When I first saw the movie in my teens, I had a vague impression of Dustin Hoffman’s character being “lost” and wanting to be found.  However, I couldn’t articulate the feeling or the themes because I was too young and inexperienced.  I did empathize with the character as I’ve grown  up in a society where I felt lost and disconnected as well: a society that emphasizes a formal education, followed by a career (despite the fact that no one know who they are when they’re 21), and pressure to buy a house and start a family.  Who wants to go through that system?  During the viewings in my early and late 20s, I’ve always felt the the vague impression that “The Graduate” was touching on some aspect of “lost” and “found” and the emptiness of modern Western society.  However, I didn’t have the words to articulate that message.

Now at the age of 33, I fully see what the movie is about.  Benjamin, who is a recent graduate, comes home shortly after graduating with honors from a top university.  His parents are privileged, and their circle of friends are all successful, glam, and a little fake, as well as materialistic,  which places Benjamin in a precarious situation.  Benjamin is a sensitive, impressionable, optimistic, romantic, and hopeful young man.  He wants more to life than being on the conveyor belt of education, job, and family. 

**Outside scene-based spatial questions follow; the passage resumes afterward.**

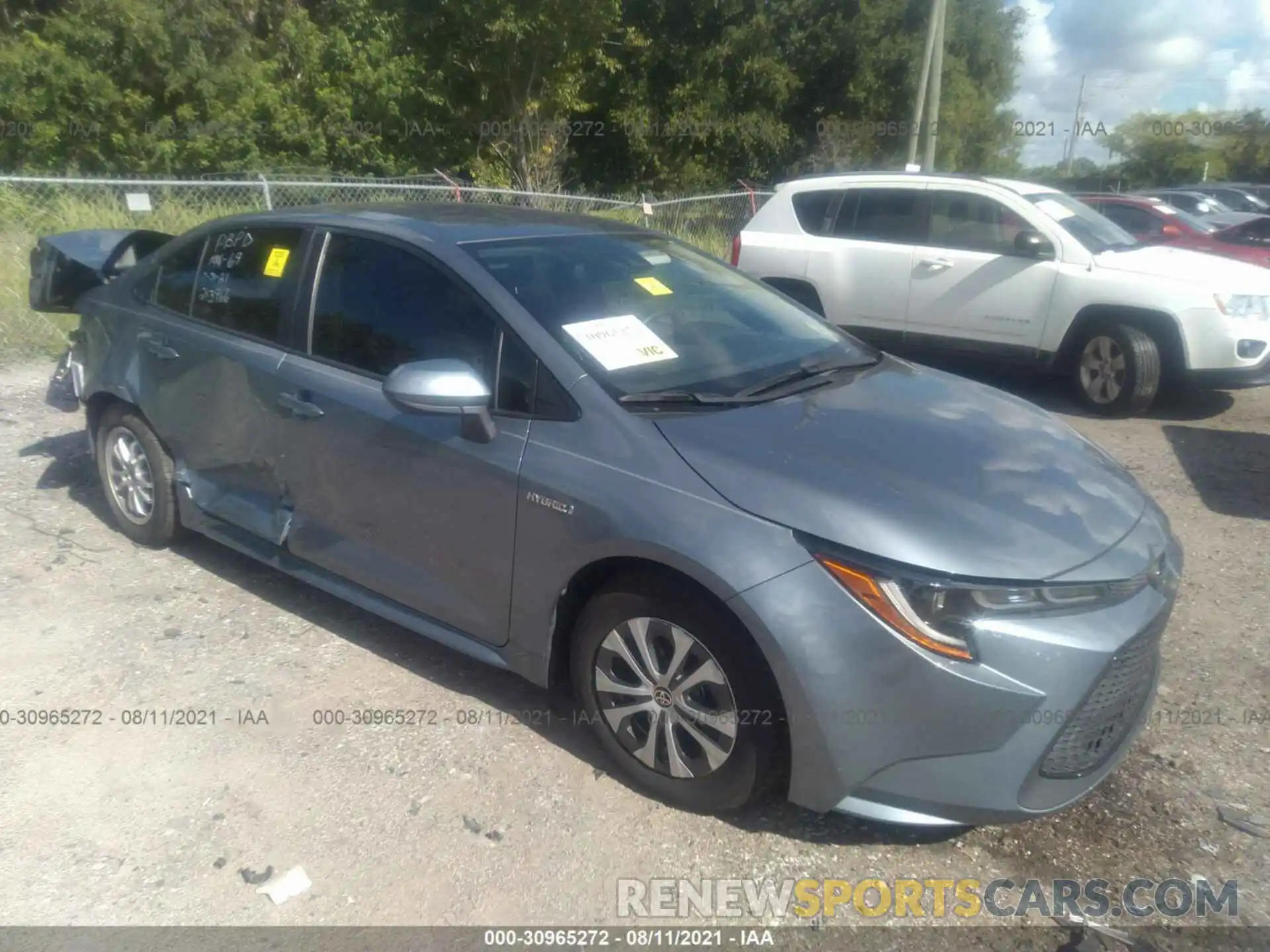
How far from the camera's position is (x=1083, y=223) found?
8.20 meters

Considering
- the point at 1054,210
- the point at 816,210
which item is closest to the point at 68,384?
the point at 816,210

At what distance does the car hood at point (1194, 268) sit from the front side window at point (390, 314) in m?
5.88

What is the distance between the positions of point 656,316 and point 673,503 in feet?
3.41

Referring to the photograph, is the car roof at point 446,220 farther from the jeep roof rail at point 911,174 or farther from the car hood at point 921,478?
the jeep roof rail at point 911,174

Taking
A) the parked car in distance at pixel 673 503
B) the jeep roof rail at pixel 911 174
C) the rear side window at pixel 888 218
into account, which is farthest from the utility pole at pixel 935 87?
the parked car in distance at pixel 673 503

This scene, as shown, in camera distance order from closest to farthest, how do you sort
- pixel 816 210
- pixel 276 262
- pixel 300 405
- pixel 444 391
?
pixel 444 391 < pixel 300 405 < pixel 276 262 < pixel 816 210

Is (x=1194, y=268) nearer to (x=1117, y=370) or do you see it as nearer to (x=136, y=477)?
(x=1117, y=370)

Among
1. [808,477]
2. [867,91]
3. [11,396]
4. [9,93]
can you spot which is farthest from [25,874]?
[867,91]

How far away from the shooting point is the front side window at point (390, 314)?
11.3 feet

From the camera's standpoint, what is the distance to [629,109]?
2542cm

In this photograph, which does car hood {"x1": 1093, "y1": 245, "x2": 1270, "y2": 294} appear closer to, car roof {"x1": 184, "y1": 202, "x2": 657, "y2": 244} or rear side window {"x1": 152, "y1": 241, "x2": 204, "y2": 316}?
car roof {"x1": 184, "y1": 202, "x2": 657, "y2": 244}

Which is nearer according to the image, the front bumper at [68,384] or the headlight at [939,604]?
the headlight at [939,604]

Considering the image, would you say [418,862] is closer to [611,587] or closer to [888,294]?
[611,587]

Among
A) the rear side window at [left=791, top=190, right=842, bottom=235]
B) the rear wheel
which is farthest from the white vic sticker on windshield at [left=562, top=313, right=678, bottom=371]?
the rear side window at [left=791, top=190, right=842, bottom=235]
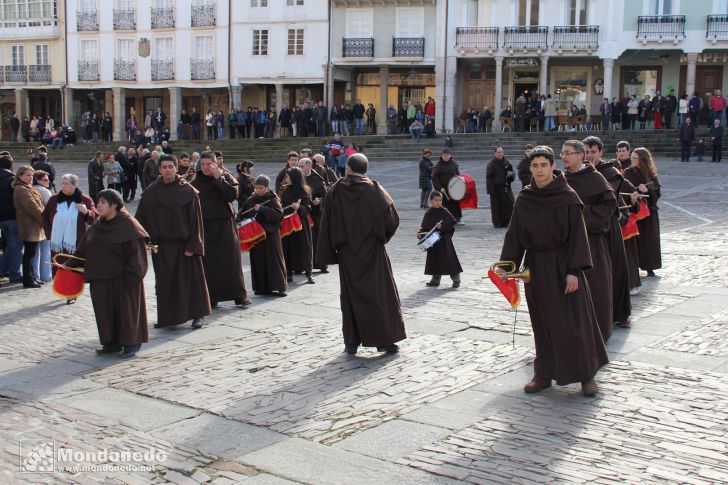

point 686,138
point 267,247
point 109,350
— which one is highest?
point 686,138

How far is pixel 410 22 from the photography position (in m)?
42.6

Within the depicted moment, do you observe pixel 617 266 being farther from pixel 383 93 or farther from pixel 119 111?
pixel 119 111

Benjamin struggles for meaning in a world where everything was set for him and yet feels like there is something very “plastic” about the whole situation, something that is artificial.  He wants to feel something real, meaningful, and to “connect” with something or someone when basically all he feels is external pressure from everyone to “succeed” (when he has no idea who he is as an individual). 

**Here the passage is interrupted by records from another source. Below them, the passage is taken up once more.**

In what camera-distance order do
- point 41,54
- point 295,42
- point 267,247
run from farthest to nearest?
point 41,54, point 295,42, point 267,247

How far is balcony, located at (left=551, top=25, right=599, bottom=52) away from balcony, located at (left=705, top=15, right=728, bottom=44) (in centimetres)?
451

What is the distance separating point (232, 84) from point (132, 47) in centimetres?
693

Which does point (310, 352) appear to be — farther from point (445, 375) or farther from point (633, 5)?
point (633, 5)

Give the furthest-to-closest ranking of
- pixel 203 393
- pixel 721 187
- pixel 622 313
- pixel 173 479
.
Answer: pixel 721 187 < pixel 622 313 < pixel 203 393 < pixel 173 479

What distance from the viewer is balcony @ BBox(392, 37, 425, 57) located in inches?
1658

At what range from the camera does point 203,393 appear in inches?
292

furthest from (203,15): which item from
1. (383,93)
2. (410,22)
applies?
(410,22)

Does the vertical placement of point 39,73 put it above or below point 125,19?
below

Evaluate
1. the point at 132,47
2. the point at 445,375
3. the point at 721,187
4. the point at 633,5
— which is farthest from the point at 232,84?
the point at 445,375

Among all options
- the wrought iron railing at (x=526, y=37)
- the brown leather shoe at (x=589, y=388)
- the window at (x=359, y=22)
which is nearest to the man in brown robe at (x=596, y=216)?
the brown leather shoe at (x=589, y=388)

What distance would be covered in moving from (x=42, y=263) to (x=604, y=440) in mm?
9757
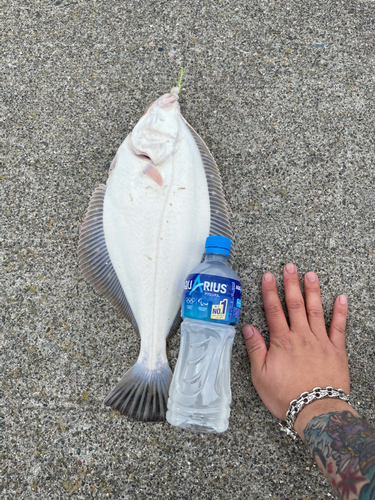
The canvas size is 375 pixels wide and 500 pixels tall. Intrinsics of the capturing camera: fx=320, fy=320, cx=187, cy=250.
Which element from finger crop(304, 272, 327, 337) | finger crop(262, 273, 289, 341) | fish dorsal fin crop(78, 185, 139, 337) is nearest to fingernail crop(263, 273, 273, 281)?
finger crop(262, 273, 289, 341)

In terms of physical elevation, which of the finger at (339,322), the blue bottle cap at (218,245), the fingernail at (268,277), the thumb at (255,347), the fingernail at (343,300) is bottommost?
the thumb at (255,347)

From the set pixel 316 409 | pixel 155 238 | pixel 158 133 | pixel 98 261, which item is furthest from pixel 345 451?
pixel 158 133

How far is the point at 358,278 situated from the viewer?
1.39 m

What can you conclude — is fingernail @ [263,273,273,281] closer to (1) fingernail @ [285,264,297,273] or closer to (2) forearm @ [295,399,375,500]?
(1) fingernail @ [285,264,297,273]

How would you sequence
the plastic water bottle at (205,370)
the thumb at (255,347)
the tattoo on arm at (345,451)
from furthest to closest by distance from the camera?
the thumb at (255,347), the plastic water bottle at (205,370), the tattoo on arm at (345,451)

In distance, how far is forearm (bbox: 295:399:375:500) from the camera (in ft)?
2.64

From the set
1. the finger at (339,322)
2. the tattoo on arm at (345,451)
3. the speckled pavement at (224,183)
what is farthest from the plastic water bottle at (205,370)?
the finger at (339,322)

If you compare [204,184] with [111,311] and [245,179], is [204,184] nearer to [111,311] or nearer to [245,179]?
[245,179]

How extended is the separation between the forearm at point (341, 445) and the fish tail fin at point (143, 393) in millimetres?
499

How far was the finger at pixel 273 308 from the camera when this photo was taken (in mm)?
1317

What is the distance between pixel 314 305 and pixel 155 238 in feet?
2.38

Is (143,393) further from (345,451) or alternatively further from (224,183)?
(224,183)

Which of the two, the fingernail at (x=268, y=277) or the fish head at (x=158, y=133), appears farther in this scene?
the fingernail at (x=268, y=277)

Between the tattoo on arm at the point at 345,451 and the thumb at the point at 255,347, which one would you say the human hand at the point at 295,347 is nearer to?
the thumb at the point at 255,347
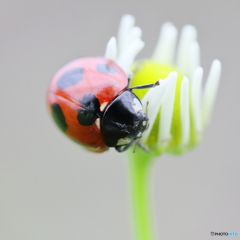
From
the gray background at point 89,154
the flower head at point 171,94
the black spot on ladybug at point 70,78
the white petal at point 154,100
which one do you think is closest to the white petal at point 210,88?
the flower head at point 171,94

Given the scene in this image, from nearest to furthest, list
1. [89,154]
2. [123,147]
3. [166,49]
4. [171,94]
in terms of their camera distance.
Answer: [171,94] → [123,147] → [166,49] → [89,154]

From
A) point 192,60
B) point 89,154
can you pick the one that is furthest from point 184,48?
point 89,154

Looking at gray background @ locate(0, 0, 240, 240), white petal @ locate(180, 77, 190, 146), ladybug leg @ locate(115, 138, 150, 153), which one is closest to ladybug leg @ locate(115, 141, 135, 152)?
ladybug leg @ locate(115, 138, 150, 153)

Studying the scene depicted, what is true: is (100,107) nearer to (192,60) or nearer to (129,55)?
(129,55)

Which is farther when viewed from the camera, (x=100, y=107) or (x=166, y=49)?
(x=166, y=49)

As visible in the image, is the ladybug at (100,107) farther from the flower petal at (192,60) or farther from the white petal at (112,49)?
the flower petal at (192,60)

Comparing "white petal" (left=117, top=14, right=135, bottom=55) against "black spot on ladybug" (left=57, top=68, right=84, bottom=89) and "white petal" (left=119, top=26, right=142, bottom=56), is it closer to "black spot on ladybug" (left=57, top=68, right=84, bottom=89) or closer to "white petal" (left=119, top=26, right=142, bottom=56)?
"white petal" (left=119, top=26, right=142, bottom=56)
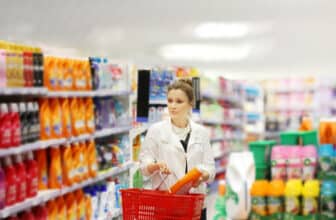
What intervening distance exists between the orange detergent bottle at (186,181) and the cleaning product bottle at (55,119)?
1.82 m

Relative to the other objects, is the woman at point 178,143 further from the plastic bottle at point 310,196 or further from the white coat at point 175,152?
the plastic bottle at point 310,196

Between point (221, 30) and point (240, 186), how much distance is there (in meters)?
7.23

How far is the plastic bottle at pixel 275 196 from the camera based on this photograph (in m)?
6.54

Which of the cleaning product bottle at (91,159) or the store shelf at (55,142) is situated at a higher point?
the store shelf at (55,142)

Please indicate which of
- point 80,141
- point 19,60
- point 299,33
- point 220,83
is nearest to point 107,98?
point 80,141

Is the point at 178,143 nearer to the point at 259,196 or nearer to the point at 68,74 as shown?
the point at 68,74

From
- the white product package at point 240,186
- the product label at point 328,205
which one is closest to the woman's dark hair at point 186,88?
the product label at point 328,205

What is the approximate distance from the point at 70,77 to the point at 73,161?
72cm

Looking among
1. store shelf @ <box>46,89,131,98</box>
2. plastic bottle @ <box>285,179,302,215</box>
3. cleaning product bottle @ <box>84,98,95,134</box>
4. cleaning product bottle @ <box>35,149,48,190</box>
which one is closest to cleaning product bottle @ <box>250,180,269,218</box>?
plastic bottle @ <box>285,179,302,215</box>

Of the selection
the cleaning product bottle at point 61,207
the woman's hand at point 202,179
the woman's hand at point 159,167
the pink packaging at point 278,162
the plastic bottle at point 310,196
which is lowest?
the plastic bottle at point 310,196

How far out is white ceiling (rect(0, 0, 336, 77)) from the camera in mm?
8578

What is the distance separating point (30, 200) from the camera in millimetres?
4395

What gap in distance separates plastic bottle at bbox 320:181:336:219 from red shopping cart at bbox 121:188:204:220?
3.26 metres

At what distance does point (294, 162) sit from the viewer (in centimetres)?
649
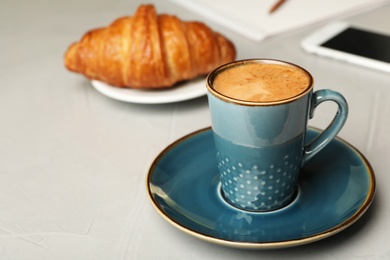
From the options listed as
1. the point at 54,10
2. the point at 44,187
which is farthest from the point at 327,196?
the point at 54,10

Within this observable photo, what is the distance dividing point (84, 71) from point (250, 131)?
0.41m

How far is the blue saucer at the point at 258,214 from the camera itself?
519 mm

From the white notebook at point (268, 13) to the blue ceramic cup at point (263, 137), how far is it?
502 millimetres

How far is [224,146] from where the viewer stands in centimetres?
56

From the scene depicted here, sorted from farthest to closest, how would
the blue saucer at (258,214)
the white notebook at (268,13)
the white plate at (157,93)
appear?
1. the white notebook at (268,13)
2. the white plate at (157,93)
3. the blue saucer at (258,214)

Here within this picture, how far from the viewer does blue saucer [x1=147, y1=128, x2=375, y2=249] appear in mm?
519

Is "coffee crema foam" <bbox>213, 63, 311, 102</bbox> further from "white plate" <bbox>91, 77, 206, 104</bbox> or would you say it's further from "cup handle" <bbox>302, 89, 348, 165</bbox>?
"white plate" <bbox>91, 77, 206, 104</bbox>

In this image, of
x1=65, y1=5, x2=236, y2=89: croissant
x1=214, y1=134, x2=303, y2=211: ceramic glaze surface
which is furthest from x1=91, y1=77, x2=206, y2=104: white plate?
x1=214, y1=134, x2=303, y2=211: ceramic glaze surface

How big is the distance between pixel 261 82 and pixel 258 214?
0.13 m

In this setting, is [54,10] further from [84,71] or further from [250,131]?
[250,131]

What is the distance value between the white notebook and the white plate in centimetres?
26

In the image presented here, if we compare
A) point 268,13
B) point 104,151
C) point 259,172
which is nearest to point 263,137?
point 259,172

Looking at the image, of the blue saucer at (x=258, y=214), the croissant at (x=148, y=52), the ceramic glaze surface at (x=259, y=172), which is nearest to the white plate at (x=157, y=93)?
the croissant at (x=148, y=52)

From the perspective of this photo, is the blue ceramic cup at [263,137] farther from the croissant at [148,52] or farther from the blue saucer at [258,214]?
the croissant at [148,52]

Sure, he has an affair with Mrs. Robinson; his future love’s (Elaine) mother.  However, that is just a side plot or a distraction from the great issue at hand: Benjamin’s identity, his future, and his need to “connect” and “feel real.”  When he has his first date with Elaine is a starstruck by the connection and conversation that he has with her.  They were able to talk about real things as peers such as their future, their feelings of isolation, and all the anxiety they feel (should feel) in their point in life. 

Of course, things get messy when Elaine finds out about his affair, but this doesn’t stop Benjamin from pursuing who and what he loves most.  Plus, his date with Elaine might have been the first time and first person in his life that he’s connected with. 

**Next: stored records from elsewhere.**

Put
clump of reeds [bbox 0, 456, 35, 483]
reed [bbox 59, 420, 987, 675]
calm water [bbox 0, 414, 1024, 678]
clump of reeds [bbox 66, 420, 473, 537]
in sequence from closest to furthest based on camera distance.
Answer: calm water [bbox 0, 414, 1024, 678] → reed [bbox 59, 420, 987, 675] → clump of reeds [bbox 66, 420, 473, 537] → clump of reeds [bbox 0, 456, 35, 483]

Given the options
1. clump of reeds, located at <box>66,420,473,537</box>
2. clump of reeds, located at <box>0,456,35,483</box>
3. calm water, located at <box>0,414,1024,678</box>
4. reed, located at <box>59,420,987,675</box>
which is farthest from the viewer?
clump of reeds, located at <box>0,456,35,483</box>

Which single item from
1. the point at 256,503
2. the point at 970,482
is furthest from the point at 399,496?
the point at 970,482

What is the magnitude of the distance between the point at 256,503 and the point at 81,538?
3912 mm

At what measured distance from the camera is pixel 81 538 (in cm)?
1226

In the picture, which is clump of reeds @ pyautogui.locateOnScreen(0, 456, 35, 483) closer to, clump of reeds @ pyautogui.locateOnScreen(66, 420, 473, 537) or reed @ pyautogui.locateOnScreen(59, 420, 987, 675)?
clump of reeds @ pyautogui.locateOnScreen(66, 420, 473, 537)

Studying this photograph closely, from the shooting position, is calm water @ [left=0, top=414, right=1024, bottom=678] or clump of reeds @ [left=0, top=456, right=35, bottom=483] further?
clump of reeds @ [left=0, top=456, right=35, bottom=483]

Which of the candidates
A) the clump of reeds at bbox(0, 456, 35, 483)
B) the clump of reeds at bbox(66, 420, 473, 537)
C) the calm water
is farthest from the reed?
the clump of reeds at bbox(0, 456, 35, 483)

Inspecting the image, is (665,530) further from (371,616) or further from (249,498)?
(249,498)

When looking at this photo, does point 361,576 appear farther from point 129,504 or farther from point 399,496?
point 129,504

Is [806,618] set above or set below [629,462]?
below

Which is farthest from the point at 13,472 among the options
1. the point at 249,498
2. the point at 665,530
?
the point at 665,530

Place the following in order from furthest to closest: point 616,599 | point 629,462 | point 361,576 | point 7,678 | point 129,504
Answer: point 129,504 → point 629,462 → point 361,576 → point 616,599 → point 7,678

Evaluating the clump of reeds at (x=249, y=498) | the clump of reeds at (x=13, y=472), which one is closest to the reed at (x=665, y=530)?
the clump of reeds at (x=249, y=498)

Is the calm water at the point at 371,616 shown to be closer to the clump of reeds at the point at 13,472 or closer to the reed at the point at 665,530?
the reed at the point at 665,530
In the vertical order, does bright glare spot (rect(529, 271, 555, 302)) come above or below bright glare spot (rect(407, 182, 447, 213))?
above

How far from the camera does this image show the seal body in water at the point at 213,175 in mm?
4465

From a feminist viewing, should Elaine’s character been hatched a bit more?  Yes, she was a periphery character in the grander scheme of Benajmin’s life.  Perhaps, for the time (1960s) Elaine’s character did have some positives going for her: she was college educated, she seemed to have been intelligent, opinionated, and had an idea of what she wanted as well as who she wanted.  However, very similar to her mother, she was forced into a loveless marriage by her family (most likely a family connection to stay or move up in society) in which she felt helpless – very similar to her mother who married because she became pregnant with Elaine.  Her partner was some blonde Ken doll look alike that represents everything society wants:  tall, handsome, rich, and successful (bland, empty, and unsubstantive).  Benjamin represents everything that society does not want:  awkward, shy, deep, intelligent, an intellectual, passionate, and eccentric. 

Elaine does end up going off with Benjamin – which was her choice as a female – but not without Benjamin knocking out the wedding party with a cross.  So in the end, there is a happy ending but we have Elaine who had decisions to make but ended up getting rescued by a man, and Benjamin who found true love and fought off the crowd (also symbolic) to gain his identity, place, and source of happiness.

Yes, it was not a feminist movie, but it was a very good movie, maybe great.  In our times of equality and tolerance, I don’t expect a movie to top this any time soon as script writing, movie directing, and movie audiences aren’t ready for a slow-moving, deep movie about a young man’s (or young woman’s) coming of age in the face of a callous, unfeeling society.  Plus, technology and people’s need for action has completely killed character development, dialogue, and gradual plot development in films.  This movie will always represent a piece of nostalgia and a modern problem in our Western society.